EXERCISE >> Retrieve each line that contains the word "scientific" from the entries below.

[Stored records]
+ + + + +

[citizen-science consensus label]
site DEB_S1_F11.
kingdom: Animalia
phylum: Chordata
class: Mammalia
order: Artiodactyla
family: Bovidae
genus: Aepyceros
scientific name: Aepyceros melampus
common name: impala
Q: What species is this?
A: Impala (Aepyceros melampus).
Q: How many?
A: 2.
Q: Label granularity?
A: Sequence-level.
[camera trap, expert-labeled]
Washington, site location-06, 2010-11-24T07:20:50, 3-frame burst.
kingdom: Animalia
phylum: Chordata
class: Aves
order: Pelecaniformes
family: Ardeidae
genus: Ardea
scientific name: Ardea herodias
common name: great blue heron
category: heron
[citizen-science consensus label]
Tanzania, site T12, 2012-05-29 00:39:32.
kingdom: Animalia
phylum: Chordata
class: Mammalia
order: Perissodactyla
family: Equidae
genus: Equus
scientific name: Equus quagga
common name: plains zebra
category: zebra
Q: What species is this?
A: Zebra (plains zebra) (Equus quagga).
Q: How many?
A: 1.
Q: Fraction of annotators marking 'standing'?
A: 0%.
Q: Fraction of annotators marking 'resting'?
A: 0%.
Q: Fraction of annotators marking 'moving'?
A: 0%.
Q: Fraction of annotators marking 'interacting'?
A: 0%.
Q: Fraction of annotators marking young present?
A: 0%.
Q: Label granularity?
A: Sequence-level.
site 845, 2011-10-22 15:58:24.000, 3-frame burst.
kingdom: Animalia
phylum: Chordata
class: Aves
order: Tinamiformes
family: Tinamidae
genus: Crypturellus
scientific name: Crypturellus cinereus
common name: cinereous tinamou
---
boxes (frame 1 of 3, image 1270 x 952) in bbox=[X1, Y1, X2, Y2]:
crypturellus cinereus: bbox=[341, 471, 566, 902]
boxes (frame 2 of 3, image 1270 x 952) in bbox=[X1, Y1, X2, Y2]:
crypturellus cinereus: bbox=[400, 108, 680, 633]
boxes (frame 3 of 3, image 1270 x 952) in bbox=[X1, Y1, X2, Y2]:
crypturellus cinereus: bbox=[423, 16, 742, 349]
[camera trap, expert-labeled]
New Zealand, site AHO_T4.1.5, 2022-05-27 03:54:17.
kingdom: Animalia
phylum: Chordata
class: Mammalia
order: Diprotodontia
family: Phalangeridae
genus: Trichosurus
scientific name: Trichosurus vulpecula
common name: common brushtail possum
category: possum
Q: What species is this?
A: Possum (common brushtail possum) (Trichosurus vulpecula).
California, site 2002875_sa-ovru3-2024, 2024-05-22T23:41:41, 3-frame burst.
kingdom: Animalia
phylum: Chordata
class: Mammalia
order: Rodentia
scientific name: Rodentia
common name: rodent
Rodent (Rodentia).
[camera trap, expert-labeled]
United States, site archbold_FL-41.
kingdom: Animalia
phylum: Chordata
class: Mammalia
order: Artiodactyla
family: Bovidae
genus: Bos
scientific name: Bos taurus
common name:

+ + + + +

RESULT OF THE EXERCISE >>
scientific name: Aepyceros melampus
scientific name: Ardea herodias
scientific name: Equus quagga
scientific name: Crypturellus cinereus
scientific name: Trichosurus vulpecula
scientific name: Rodentia
scientific name: Bos taurus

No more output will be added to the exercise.